Doctors and nurses essentially did house calls to each room and got a sense of the health of the city’s most vulnerable unhoused population.

And through this big assessment, Dr. Bamberger says they found out something important: most seniors do fine when they’re given access to existing permanent supportive housing. But they also learned that a very small percentage — only about 140 people — need extra medical care that isn’t widespread outside of the city’s temporary shelter-in-place hotels.

"What we need to figure out is a way to catch those people on the street — or in shelters, or already housed — and have a way to move them to the next level of care, so that — as their dementia progresses, or their congestive heart failure progresses, and they can't even take a few steps without being short of breath — that we have somebody on site to assist them." — Dr. Josh Bamberger 

If someone is unhoused and has a condition like dementia, or incontinence or another health problem that gets worse with age, there aren’t many options out there. Currently, someone could land a spot in senior housing and use Medical to pay for a support worker who could cook for them or bathe them.

But, Dr. Bamberger says, "If they have even less mobility or more dementia, you know, getting lost on the streets, the only option is to have them fail enough so that they end up cycling into the emergency department and then maybe be placed in a nursing home. Now, that's not where most people want to be.”

He tells me about one senior patient who would benefit from getting a spot in a board and care facility, housing with round the clock medical care. But, he’s living in an SRO with dementia that’s just getting worse.

“Actually, his SRO happened to have a fire about a month ago. So, he was disrupted from his regular routine and was quite lost. He's wandering the streets of San Francisco. He can't really find his way home. He's getting wounds on his legs.”

He’s really in bad shape and Dr. Bamberger says there’s nowhere to place him.

“He won't live very long, which I suppose is a comfort. But, that's not really how I want things to go.”

This small number of seniors who need extra care may only be a few hundred right now, but Dr. Bamberger expects that group will get bigger. The median age of San Francisco’s unhoused population is increasing. It was 37 back in the 90s, now it’s closer to 50. And more and more people are entering homelessness at an older age.

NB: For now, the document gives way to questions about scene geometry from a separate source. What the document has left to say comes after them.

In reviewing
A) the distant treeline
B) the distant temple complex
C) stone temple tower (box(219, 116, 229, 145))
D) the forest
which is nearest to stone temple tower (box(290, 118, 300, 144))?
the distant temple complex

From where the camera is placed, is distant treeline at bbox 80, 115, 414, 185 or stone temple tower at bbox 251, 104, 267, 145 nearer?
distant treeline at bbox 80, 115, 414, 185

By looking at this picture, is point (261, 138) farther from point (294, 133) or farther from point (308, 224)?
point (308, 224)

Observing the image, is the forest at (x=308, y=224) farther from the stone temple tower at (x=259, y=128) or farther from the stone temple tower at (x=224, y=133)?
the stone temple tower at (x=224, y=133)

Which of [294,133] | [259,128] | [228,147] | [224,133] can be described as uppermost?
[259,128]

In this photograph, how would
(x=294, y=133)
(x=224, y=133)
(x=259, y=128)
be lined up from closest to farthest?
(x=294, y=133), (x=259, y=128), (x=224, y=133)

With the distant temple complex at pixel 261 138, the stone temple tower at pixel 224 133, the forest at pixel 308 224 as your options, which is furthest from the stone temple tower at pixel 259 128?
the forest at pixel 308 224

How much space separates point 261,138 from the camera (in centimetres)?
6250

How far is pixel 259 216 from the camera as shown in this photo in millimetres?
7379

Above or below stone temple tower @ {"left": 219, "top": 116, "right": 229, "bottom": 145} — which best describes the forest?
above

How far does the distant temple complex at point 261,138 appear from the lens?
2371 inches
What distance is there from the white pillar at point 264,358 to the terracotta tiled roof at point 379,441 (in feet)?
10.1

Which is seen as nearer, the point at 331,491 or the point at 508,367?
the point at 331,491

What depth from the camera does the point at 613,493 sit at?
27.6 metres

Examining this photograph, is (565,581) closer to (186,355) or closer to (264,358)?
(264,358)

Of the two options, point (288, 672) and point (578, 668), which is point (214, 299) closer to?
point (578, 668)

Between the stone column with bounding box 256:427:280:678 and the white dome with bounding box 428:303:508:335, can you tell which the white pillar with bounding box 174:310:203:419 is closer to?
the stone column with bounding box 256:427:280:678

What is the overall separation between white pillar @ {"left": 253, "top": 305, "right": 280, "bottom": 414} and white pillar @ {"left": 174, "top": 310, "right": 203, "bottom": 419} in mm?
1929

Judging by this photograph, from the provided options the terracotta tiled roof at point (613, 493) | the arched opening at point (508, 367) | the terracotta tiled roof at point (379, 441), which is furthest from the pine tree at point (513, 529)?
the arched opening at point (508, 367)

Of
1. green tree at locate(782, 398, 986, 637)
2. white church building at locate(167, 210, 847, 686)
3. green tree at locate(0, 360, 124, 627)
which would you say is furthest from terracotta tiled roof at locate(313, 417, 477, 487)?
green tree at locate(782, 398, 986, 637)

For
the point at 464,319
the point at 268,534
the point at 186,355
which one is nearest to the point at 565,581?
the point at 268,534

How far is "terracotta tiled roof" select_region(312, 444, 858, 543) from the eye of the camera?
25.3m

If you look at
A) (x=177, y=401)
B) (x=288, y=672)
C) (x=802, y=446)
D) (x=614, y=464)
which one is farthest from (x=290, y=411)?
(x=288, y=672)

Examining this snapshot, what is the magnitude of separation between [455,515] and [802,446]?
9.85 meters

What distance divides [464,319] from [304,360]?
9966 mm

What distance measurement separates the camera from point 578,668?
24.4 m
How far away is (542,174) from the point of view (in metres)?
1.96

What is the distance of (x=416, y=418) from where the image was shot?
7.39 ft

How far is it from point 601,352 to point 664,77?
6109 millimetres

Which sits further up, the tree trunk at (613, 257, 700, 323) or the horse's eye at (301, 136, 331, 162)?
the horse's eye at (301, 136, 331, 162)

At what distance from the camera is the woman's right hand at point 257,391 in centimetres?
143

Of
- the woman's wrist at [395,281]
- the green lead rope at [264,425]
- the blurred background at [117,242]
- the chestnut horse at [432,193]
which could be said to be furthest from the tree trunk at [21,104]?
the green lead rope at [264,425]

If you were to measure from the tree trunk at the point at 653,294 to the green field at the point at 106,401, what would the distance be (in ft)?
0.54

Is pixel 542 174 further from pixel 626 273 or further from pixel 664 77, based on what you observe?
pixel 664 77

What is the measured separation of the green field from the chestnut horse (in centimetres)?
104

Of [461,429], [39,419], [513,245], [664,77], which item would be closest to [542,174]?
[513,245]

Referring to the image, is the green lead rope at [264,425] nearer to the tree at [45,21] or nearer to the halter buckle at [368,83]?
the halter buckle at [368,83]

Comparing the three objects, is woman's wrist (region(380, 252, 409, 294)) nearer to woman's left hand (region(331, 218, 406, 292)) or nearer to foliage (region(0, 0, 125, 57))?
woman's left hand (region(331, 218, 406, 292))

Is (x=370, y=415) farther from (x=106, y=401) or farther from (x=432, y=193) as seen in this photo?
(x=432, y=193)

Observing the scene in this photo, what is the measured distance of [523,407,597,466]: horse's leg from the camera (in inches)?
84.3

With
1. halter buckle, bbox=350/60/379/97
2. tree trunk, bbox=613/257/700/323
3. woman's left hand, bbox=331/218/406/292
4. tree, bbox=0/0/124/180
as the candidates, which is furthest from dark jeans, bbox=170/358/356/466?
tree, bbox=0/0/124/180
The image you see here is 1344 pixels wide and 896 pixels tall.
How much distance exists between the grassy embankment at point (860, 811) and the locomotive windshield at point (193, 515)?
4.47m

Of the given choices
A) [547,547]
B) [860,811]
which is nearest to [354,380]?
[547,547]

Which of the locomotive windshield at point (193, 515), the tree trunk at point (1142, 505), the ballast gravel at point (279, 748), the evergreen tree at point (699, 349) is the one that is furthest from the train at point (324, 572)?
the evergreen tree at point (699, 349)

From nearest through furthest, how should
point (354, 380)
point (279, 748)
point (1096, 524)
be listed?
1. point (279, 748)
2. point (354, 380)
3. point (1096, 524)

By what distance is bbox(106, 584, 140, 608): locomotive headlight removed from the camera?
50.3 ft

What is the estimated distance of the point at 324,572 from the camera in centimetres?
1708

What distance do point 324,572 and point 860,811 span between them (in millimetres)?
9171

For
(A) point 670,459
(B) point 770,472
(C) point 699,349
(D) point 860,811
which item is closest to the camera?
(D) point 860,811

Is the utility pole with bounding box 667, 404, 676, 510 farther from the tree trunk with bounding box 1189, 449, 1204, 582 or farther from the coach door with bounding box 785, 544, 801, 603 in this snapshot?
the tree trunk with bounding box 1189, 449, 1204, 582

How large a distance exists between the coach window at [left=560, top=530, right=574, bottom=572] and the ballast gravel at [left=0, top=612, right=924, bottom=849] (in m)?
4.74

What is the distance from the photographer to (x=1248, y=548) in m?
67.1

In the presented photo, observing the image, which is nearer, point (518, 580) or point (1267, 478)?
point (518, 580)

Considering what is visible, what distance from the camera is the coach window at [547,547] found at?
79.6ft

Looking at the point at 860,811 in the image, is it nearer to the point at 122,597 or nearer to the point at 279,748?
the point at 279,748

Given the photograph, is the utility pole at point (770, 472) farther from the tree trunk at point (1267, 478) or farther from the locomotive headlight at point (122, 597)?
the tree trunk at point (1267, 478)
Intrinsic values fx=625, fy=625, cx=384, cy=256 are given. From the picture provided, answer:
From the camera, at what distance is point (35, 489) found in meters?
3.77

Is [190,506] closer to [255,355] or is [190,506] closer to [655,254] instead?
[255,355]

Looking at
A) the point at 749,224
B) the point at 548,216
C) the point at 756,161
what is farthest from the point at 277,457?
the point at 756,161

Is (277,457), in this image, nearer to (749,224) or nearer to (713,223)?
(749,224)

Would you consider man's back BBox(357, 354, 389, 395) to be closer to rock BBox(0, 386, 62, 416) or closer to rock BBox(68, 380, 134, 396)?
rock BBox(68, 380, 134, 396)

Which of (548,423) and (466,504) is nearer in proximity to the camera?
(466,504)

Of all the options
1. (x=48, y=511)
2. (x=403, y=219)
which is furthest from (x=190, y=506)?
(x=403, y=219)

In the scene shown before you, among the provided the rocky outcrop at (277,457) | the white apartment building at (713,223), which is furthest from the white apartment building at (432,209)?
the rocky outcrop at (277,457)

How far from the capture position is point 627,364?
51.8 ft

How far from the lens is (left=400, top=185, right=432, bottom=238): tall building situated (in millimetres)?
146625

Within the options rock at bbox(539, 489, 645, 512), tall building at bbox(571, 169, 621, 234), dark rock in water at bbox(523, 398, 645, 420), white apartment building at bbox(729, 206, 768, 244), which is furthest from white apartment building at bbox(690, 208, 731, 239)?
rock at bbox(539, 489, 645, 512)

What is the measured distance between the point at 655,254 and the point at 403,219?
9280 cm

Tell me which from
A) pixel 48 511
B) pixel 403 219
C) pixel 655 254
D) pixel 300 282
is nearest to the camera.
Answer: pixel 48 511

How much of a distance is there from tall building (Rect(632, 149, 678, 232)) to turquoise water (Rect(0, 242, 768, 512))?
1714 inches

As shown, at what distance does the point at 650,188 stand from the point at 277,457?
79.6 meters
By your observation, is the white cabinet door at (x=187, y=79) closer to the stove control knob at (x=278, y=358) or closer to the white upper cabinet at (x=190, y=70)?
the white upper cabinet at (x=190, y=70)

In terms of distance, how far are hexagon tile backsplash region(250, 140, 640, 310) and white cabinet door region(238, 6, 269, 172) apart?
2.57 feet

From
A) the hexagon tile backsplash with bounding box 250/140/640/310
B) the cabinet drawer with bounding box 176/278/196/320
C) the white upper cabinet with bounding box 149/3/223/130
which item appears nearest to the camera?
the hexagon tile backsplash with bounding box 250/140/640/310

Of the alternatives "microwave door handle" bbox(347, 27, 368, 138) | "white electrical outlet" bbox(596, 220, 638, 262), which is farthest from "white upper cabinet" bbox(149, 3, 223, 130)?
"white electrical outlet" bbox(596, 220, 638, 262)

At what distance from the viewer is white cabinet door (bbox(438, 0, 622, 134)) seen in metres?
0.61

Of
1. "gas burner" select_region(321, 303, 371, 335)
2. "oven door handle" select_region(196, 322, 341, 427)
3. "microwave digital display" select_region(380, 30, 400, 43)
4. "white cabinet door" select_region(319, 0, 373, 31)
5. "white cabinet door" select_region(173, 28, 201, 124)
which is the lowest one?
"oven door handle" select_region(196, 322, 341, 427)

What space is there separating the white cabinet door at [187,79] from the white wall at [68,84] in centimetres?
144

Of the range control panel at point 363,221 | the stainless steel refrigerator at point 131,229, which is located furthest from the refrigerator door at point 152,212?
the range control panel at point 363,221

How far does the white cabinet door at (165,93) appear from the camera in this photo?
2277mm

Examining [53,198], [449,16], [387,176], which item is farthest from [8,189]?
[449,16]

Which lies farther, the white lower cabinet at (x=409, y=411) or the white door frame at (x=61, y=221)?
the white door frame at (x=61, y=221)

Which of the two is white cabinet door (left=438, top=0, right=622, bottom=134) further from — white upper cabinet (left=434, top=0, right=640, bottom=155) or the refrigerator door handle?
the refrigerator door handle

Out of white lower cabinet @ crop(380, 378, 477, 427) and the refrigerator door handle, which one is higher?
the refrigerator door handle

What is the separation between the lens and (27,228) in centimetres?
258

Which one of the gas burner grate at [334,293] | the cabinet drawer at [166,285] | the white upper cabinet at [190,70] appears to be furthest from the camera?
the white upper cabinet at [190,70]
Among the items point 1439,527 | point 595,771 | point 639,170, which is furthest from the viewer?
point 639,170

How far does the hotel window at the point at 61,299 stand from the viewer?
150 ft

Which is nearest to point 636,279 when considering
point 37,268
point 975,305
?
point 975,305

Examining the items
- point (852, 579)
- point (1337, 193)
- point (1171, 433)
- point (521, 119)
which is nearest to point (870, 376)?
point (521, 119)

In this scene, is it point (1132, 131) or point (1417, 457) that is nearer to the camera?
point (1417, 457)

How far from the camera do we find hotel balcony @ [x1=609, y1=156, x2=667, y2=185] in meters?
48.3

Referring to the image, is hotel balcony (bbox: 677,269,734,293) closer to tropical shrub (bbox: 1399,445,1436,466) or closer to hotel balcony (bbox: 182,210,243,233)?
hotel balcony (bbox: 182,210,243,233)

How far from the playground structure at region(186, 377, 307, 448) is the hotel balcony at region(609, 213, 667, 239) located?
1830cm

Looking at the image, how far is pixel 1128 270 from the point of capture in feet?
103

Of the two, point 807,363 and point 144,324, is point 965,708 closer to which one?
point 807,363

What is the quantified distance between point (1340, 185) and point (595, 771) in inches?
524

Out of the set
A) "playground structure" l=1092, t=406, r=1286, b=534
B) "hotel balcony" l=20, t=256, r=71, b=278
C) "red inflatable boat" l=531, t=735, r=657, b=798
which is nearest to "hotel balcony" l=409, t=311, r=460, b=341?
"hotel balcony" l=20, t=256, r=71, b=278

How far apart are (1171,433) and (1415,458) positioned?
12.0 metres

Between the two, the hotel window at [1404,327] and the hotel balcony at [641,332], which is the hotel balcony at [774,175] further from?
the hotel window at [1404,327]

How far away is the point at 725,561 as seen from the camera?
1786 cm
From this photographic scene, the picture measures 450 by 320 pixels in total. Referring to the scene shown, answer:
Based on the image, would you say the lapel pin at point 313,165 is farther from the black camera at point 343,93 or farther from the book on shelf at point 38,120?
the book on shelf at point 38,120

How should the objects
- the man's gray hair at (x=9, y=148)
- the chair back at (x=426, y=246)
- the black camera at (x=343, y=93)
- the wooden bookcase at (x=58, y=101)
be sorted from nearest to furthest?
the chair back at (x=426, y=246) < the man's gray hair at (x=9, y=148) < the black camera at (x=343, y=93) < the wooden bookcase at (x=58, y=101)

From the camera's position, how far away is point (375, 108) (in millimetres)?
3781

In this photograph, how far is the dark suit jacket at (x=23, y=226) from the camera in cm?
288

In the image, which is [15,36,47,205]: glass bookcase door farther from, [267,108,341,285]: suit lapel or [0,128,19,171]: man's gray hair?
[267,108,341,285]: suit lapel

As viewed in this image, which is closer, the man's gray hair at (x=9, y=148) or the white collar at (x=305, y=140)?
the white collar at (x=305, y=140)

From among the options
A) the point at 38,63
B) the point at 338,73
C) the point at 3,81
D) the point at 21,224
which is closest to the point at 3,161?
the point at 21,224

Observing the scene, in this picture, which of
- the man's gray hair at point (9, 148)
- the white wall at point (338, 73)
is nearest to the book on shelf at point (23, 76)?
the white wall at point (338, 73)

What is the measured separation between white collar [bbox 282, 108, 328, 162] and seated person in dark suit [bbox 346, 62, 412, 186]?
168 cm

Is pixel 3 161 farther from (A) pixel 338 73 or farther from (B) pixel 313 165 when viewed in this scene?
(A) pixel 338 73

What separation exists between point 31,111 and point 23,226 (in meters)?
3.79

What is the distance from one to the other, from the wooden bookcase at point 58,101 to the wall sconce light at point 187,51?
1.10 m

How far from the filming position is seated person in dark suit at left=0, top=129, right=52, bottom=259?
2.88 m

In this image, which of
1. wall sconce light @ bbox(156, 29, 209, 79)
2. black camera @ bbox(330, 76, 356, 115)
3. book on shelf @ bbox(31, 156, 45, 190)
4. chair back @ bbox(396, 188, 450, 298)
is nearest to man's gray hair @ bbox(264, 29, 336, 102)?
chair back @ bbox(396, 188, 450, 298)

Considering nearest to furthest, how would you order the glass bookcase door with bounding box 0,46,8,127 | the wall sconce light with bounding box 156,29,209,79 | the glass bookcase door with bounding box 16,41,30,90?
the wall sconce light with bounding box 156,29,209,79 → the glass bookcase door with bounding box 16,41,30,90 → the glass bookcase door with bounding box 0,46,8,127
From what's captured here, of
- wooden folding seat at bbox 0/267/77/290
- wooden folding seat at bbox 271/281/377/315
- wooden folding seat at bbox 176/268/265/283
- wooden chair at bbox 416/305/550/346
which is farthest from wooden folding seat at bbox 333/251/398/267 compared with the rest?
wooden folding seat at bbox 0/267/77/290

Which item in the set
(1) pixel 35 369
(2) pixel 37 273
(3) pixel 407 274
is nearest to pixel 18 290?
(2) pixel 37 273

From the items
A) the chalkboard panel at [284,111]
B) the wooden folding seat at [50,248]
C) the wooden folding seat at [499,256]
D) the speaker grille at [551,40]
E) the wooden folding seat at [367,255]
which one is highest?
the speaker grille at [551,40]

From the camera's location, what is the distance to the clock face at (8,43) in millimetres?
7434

“If we can't figure out how to find this level of care for people who are too sick to live independently, but not sick enough to need a nursing home ... it is just going to be an inordinate amount of suffering among our seniors ... It's a relatively small number of people that we just have to figure out a way to do that. And not doing so is just a failure.”

The challenge, he says, is figuring out how to pay for it. Dr. Bamberger hopes a new mobile nursing team outlined in this year's city budget could be a first step.

Angela Johnston reported this series while participating in the USC Annenberg Center for Health Journalism‘s 2021 California Fellowship.